Direction:
Copy the records below exactly, from the line containing "Is [61,243] closer" through the line containing "9.52 metres", both included.

(Spatial data with pictures)
______________________________

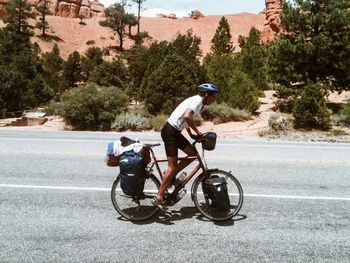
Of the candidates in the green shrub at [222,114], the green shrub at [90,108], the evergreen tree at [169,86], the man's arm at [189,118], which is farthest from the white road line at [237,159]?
the evergreen tree at [169,86]

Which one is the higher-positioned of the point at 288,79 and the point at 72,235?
the point at 288,79


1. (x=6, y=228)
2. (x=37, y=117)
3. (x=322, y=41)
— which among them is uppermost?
(x=322, y=41)

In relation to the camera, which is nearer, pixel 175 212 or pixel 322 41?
pixel 175 212

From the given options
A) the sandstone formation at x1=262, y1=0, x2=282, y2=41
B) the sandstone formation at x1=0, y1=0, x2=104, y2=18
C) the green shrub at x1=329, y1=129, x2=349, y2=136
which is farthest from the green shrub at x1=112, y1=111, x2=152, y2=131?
the sandstone formation at x1=0, y1=0, x2=104, y2=18

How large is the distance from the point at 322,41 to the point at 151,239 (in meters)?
19.5

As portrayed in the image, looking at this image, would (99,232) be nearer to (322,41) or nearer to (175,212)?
(175,212)

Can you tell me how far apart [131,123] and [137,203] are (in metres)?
12.2

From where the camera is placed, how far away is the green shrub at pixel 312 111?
55.3ft

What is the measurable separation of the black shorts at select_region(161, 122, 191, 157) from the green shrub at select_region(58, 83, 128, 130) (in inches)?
511

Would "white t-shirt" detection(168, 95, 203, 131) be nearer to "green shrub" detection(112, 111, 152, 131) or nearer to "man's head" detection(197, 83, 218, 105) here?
"man's head" detection(197, 83, 218, 105)

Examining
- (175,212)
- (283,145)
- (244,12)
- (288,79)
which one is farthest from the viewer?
(244,12)

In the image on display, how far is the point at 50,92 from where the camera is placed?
3180 cm

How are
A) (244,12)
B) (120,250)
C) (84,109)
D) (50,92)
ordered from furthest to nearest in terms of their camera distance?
(244,12) → (50,92) → (84,109) → (120,250)

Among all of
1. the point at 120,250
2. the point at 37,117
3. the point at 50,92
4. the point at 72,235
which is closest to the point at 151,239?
the point at 120,250
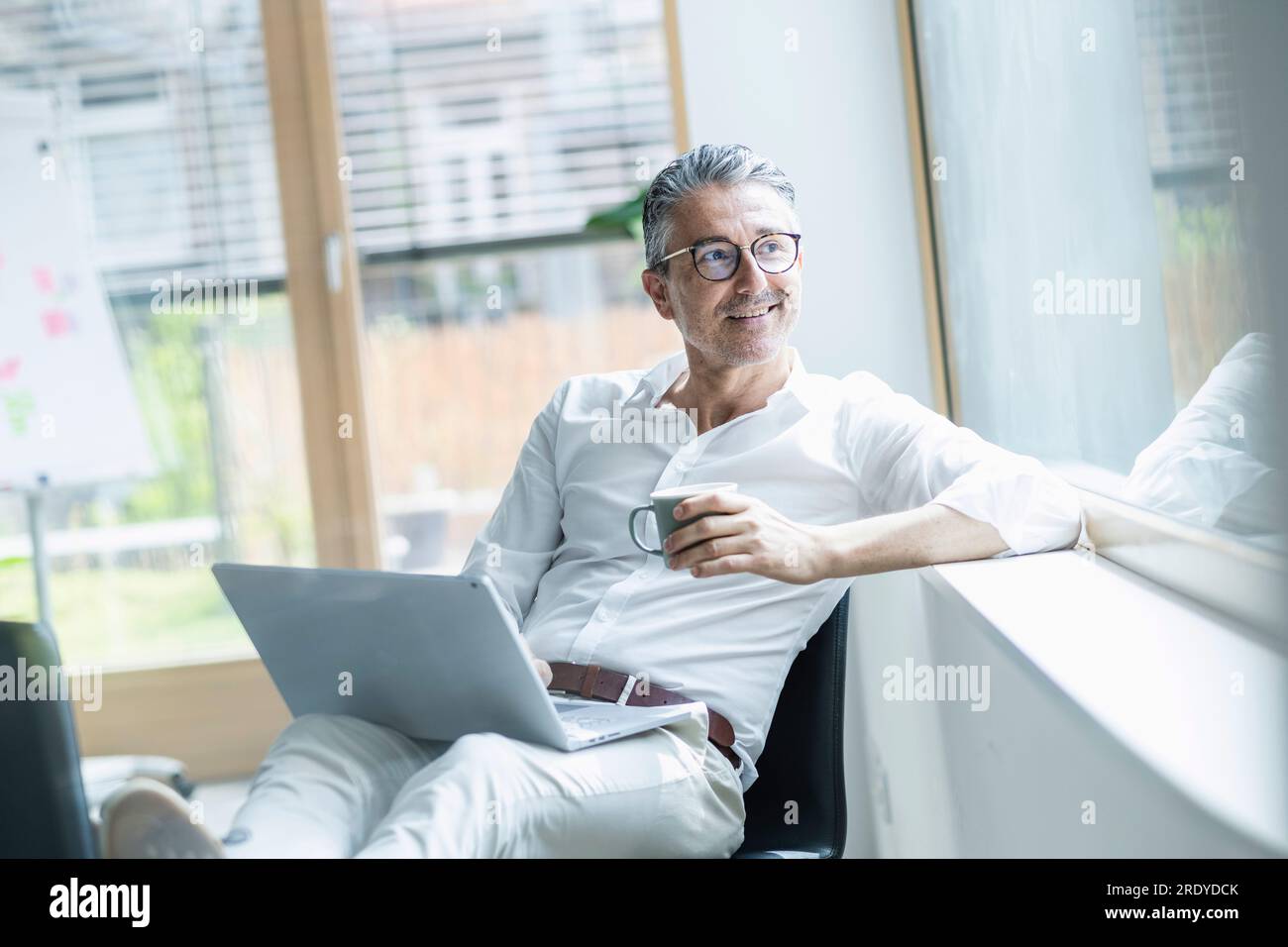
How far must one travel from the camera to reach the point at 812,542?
4.66ft

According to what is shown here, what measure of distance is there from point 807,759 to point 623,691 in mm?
255

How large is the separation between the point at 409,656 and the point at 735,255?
2.46 ft

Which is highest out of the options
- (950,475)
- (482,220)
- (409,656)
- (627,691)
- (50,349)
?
(482,220)

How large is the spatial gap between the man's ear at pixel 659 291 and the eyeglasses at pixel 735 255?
0.13 meters

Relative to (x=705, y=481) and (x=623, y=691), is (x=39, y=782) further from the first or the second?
(x=705, y=481)

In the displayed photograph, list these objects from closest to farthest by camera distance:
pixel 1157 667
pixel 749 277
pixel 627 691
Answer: pixel 1157 667 < pixel 627 691 < pixel 749 277

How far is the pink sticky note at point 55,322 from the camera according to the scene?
10.8 feet

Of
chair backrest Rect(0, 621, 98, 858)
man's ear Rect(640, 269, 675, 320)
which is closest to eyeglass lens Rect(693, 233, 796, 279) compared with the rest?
man's ear Rect(640, 269, 675, 320)

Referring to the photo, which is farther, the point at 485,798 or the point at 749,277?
the point at 749,277

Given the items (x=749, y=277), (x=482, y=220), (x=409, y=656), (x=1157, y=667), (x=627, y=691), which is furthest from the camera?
(x=482, y=220)

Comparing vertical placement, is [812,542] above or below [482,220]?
below

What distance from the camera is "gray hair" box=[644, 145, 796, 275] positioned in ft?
5.67

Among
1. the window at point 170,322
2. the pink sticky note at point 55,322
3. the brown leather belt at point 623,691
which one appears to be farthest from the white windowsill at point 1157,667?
the pink sticky note at point 55,322

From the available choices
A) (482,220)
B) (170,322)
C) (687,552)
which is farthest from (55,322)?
(687,552)
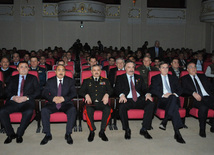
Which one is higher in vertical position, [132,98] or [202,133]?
[132,98]

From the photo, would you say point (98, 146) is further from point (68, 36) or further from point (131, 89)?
point (68, 36)

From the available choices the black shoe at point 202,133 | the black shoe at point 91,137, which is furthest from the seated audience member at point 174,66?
the black shoe at point 91,137

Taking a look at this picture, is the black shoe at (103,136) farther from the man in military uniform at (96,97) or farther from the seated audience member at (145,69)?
the seated audience member at (145,69)

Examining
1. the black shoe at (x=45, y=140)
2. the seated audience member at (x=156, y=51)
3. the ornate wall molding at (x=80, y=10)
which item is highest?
the ornate wall molding at (x=80, y=10)

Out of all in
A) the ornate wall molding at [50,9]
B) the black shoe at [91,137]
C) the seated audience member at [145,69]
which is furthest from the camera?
the ornate wall molding at [50,9]

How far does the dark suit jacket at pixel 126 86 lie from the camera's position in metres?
3.99

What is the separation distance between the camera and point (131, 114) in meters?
3.70

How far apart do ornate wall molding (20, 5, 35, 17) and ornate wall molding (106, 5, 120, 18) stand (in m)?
4.64

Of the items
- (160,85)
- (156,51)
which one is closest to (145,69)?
(160,85)

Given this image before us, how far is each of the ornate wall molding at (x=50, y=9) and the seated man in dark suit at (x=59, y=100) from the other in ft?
38.6

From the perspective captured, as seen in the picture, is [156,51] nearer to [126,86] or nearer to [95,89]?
[126,86]

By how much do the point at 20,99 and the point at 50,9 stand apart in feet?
39.7

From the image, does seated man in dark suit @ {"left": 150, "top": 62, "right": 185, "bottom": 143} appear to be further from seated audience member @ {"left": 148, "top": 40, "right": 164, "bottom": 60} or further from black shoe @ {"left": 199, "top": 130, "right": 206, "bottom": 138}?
seated audience member @ {"left": 148, "top": 40, "right": 164, "bottom": 60}

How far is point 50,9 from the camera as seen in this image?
47.9 feet
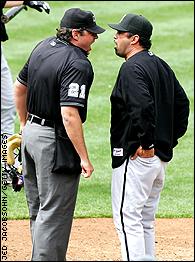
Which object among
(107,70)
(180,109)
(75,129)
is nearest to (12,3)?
(180,109)

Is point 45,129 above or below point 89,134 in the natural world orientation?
above

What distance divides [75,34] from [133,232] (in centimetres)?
150

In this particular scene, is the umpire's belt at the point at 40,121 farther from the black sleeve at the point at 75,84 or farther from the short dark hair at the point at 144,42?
the short dark hair at the point at 144,42

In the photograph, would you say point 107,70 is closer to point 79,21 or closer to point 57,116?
point 79,21

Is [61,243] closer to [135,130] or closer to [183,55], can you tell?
[135,130]

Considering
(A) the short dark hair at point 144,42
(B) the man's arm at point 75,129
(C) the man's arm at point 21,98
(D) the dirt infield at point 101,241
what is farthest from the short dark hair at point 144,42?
(D) the dirt infield at point 101,241

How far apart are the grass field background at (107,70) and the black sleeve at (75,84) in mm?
2684

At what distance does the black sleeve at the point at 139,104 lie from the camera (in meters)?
5.93

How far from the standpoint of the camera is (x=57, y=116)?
244 inches

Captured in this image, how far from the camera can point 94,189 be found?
9.52 metres

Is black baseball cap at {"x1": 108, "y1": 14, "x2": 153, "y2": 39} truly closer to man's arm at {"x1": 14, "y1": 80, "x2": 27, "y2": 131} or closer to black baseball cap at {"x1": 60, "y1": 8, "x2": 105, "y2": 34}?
black baseball cap at {"x1": 60, "y1": 8, "x2": 105, "y2": 34}

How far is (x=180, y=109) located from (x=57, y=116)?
3.09 ft

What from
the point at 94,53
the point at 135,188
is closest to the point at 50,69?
the point at 135,188

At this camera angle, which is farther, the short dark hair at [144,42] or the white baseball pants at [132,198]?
the short dark hair at [144,42]
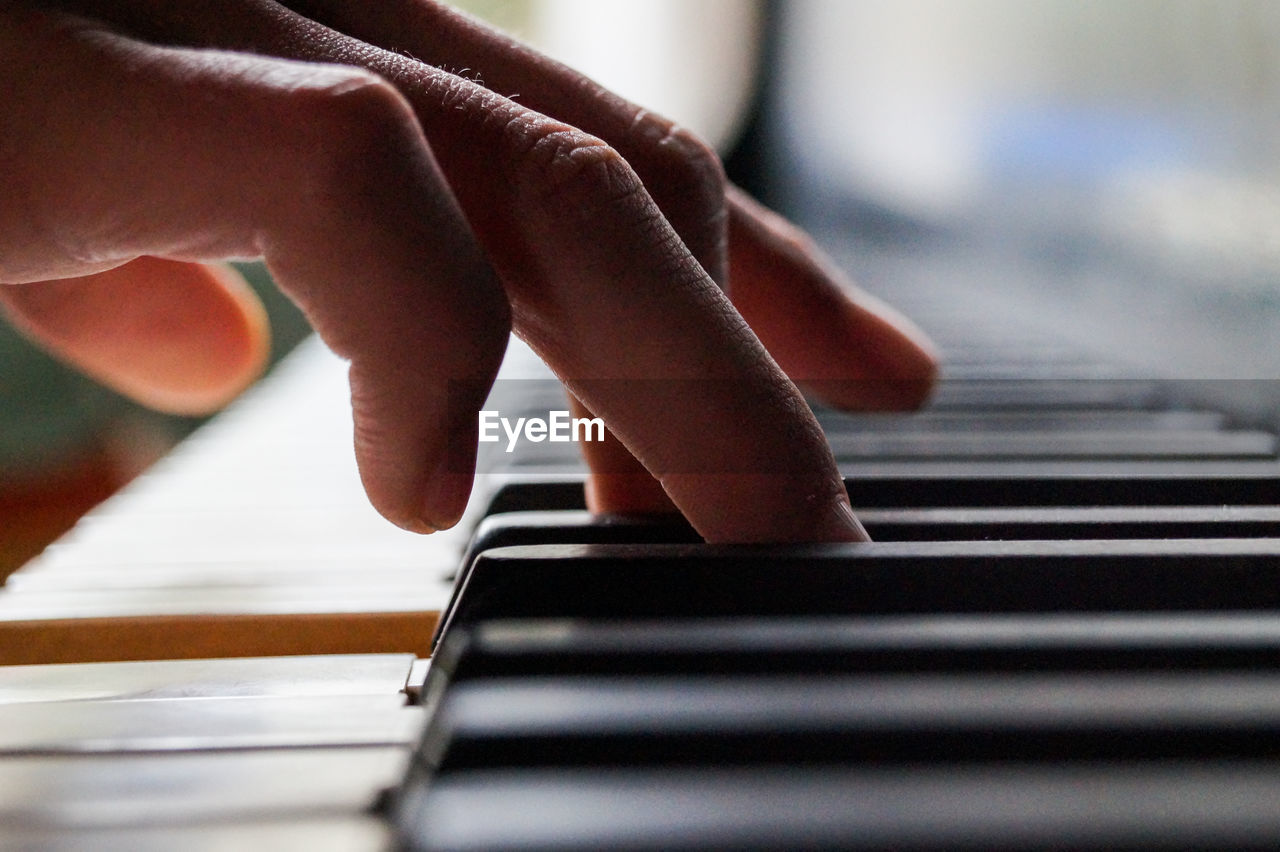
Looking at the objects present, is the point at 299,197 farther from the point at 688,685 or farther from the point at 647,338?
the point at 688,685

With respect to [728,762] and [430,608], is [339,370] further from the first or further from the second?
[728,762]

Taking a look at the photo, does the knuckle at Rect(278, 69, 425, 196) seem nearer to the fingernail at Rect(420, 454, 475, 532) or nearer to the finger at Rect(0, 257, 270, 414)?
the fingernail at Rect(420, 454, 475, 532)

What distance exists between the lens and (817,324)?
0.93m

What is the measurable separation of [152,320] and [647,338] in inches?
19.9

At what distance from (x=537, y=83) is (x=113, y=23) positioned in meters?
0.27

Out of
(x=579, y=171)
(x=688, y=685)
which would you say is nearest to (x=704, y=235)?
(x=579, y=171)

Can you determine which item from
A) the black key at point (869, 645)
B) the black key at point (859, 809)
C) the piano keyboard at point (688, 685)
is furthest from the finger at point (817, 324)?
the black key at point (859, 809)

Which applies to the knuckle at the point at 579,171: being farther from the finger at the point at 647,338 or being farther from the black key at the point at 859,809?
the black key at the point at 859,809

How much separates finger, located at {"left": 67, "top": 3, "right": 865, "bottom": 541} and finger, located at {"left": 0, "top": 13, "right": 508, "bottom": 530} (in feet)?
0.18

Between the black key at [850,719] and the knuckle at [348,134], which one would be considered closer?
the black key at [850,719]

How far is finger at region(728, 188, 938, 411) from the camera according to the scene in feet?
2.97

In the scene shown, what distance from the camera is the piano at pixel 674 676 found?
0.95ft

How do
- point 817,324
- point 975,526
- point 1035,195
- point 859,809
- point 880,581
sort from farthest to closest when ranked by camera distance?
1. point 1035,195
2. point 817,324
3. point 975,526
4. point 880,581
5. point 859,809

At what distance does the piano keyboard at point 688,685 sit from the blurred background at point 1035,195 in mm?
447
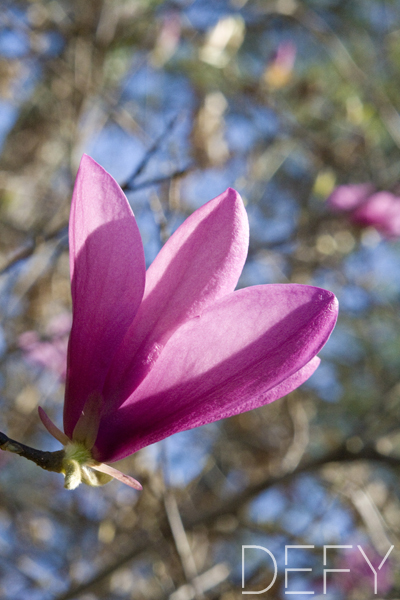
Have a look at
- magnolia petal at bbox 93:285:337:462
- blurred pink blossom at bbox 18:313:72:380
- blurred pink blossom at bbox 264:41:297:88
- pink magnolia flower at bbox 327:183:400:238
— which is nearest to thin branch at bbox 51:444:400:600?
magnolia petal at bbox 93:285:337:462

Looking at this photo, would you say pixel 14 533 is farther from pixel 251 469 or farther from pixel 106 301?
pixel 106 301

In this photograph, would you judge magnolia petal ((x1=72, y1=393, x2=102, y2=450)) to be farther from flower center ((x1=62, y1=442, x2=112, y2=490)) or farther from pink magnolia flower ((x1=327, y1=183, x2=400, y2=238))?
pink magnolia flower ((x1=327, y1=183, x2=400, y2=238))

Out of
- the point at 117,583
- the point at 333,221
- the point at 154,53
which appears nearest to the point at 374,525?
the point at 117,583

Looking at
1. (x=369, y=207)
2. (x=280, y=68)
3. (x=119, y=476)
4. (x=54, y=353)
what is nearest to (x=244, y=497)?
(x=119, y=476)

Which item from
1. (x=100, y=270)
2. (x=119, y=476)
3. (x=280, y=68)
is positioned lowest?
(x=280, y=68)

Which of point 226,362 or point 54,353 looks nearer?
point 226,362

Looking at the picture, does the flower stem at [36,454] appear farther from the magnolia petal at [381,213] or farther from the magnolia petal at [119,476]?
the magnolia petal at [381,213]

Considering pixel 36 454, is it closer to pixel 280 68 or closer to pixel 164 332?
pixel 164 332

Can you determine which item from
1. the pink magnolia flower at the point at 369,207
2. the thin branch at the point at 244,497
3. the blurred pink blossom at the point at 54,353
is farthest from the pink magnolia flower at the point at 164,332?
the pink magnolia flower at the point at 369,207
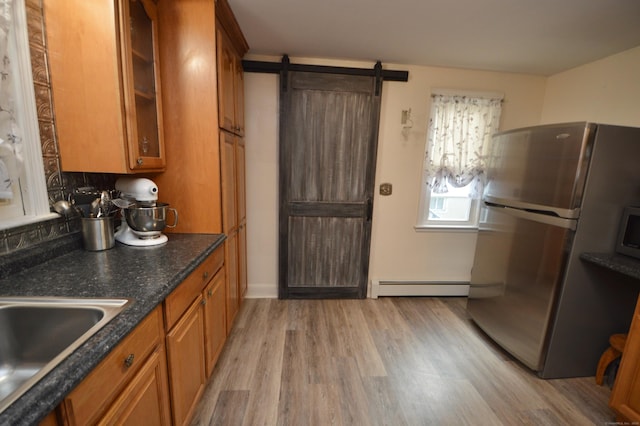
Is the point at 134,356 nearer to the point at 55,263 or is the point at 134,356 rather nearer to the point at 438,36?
the point at 55,263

______________________________

Answer for the task:
Is [61,243] closer to [135,130] or closer to [183,55], can you tell?
[135,130]

Considering
(A) the short dark hair at point 144,42
(B) the man's arm at point 75,129
(C) the man's arm at point 21,98
(D) the dirt infield at point 101,241
what is farthest from the short dark hair at point 144,42?
(D) the dirt infield at point 101,241

How far apart are the grass field background at (107,70) and the black sleeve at (75,84) in mm?
2684

At what distance does the black sleeve at the point at 139,104 lie from the camera (in meters)?
5.93

How far from the standpoint of the camera is (x=57, y=116)?
244 inches

Captured in this image, how far from the camera can point 94,189 be found?
9.52 metres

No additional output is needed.